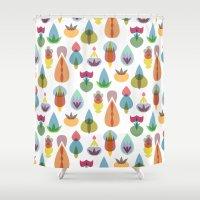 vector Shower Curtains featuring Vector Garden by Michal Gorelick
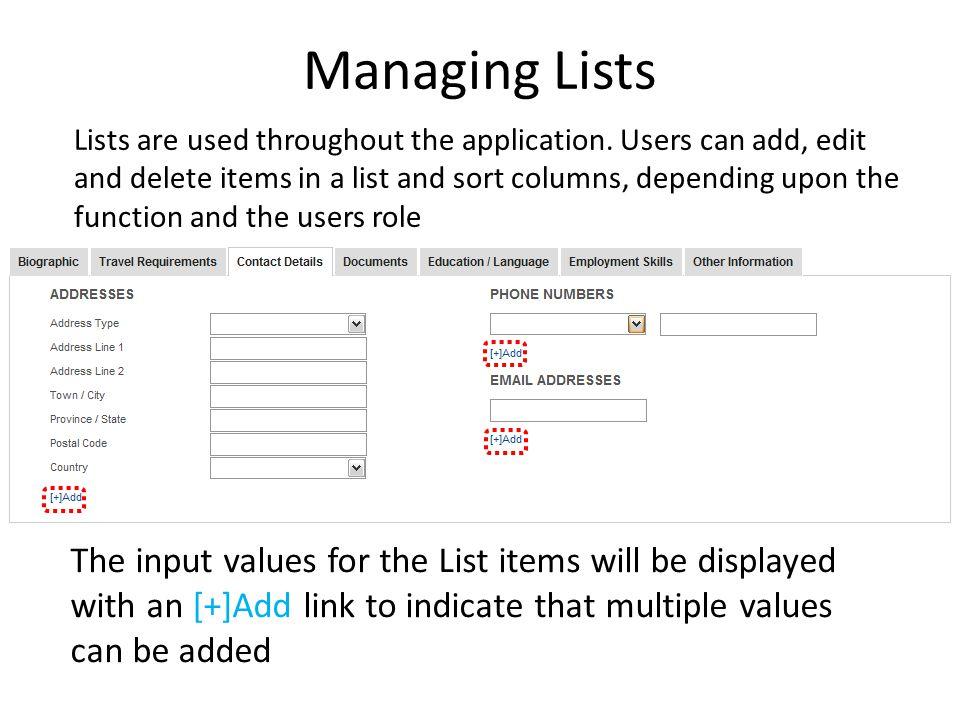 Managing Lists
---
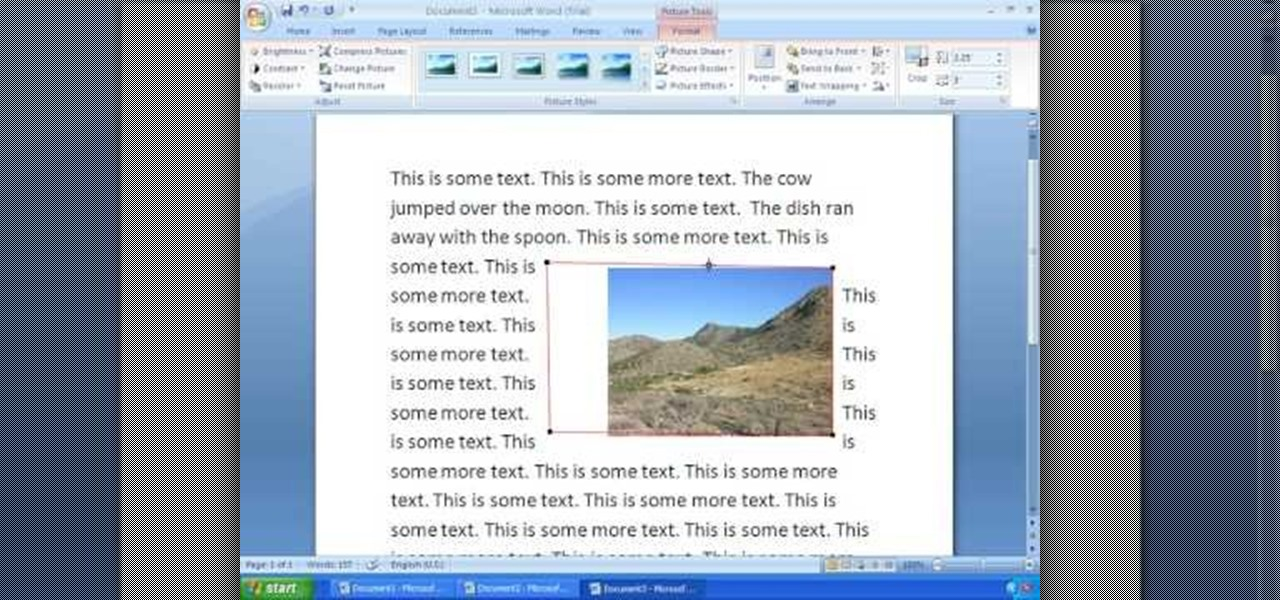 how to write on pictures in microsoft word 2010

The problem —
Now transcribe the lines above exactly, starting at the line containing "vector Shower Curtains" and ending at the line containing "Managing Lists", both lines included, pictures excluded.

Completed task —
 vector Shower Curtains featuring Vector Garden by Michal Gorelick
 Managing Lists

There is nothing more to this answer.